# Task requirements
1. In the ELK on Nutanix post, which file holds the Elasticsearch gateway parameters for the playbook?
2. Does the ELK on Nutanix post agree with each statement below? Answer yes or no for each, quoting the deciding words. (a) The recover_after_time value is set to 5m. (b) The expected_nodes value is set to 2. (c) Logstash was to be used to fire test workloads at the indexes.

# Document excerpt
::::::::

Tag Archives: index

ELK on Nutanix : Kibana

It might seem like I am doing things out of sequence by looking at the visualisation layer of the ELK stack next. However, recall in my original post , that I wanted to build sets  of unreplicated indexes and then use Logstash to fire test workloads at them. Hence, I am covering Elasticsearch and Kibana initially. This brings me to another technical point that I need to cover. In order for a single set of indexes to be actually recoverable, when running on a single node, we need to invoke the following parameters in our Elasticsearch playbook :

So in file: roles/elastic/vars/main.yml
...
elasticsearch_gateway.recover_after_nodes: 1
elasticsearch_gateway.recover_after_time: 5m
elasticsearch_gateway.expected_nodes: 1
...

These are then set in the elasticsearch.yml.j2 file as follows:

# file: roles/elastic/templates/elasticsearch.yml.j2
#{{ ansible_managed }}

...

# Allow recovery process after N nodes in a cluster are up:
#
#gateway.recover_after_nodes: 2
{% if elasticsearch_gateway_recover_after_nodes is defined %}
gateway.recover_after_nodes : {{ elasticsearch_gateway_recover_after_nodes}}
{% endif %}

and so on ....

::::::::

# Information supplied
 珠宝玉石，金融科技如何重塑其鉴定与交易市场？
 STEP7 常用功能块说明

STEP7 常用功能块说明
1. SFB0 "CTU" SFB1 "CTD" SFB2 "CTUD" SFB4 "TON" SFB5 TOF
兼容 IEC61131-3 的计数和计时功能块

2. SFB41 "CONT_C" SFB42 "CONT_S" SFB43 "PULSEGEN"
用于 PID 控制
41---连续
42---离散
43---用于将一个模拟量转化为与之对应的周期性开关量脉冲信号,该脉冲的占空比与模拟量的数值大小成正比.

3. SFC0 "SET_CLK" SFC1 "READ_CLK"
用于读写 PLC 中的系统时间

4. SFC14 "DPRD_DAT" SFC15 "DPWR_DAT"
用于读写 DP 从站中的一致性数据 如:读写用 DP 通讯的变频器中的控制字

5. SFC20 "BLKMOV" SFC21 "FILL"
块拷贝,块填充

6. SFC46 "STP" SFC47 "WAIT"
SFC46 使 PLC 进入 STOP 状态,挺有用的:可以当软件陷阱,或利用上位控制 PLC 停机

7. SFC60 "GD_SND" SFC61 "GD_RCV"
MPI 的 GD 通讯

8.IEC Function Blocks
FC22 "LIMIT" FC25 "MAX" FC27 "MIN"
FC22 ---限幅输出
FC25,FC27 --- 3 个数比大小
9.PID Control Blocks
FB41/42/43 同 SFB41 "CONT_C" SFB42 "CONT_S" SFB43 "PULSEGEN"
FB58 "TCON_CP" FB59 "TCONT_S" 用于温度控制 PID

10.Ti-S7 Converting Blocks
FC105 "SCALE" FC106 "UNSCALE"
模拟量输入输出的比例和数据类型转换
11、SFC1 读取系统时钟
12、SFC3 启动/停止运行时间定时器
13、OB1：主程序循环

::::::::

# Exercise answers
1. roles/elastic/vars/main.yml

2.
(a) Yes: "elasticsearch_gateway.recover_after_time: 5m"
(b) No: "elasticsearch_gateway.expected_nodes: 1"
(c) Yes: "use Logstash to fire test workloads at them"